**Exercise description**
Give the whole listing below once more, exactly, without pictures.

**Data records**

• • • • • • •

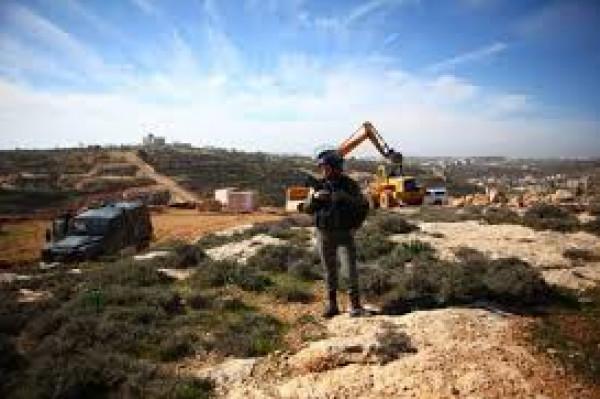 الاحتلال يجرَف أراضي زراعية في طولكرم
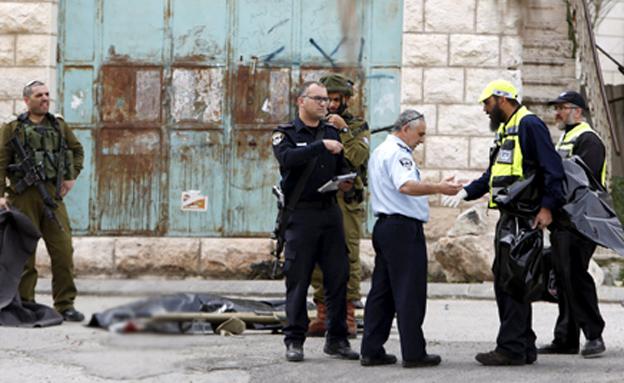 זירת הפיגוע בחברון (צילום: רויטרס)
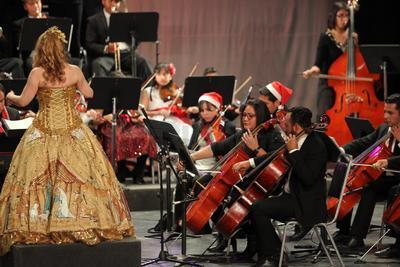 El concierto se desarrolló en el Teatro Ricardo Castro.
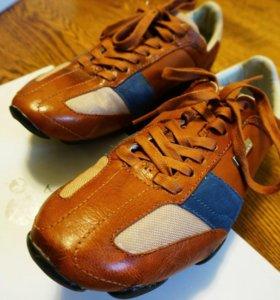 Ботинки Ellesse - новые, 43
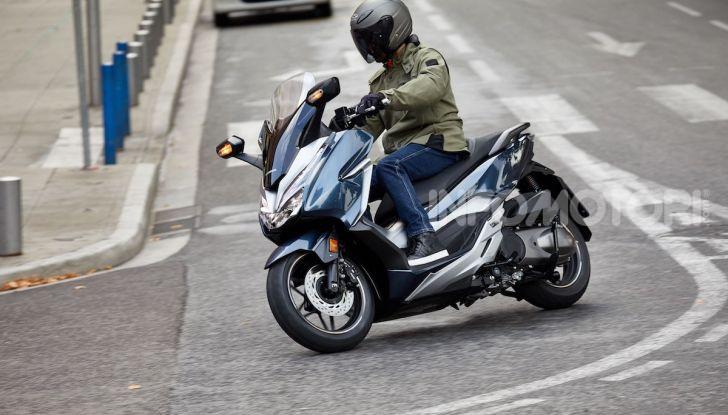 Honda Forza 300 2020 Limited Edition: look sportivo e praticità ai massimi livelli - Foto 12 di 23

• • • • • • •

**Result of the task**
 الاحتلال يجرَف أراضي زراعية في طولكرم
 זירת הפיגוע בחברון (צילום: רויטרס)
 El concierto se desarrolló en el Teatro Ricardo Castro.
 Ботинки Ellesse - новые, 43
 Honda Forza 300 2020 Limited Edition: look sportivo e praticità ai massimi livelli - Foto 12 di 23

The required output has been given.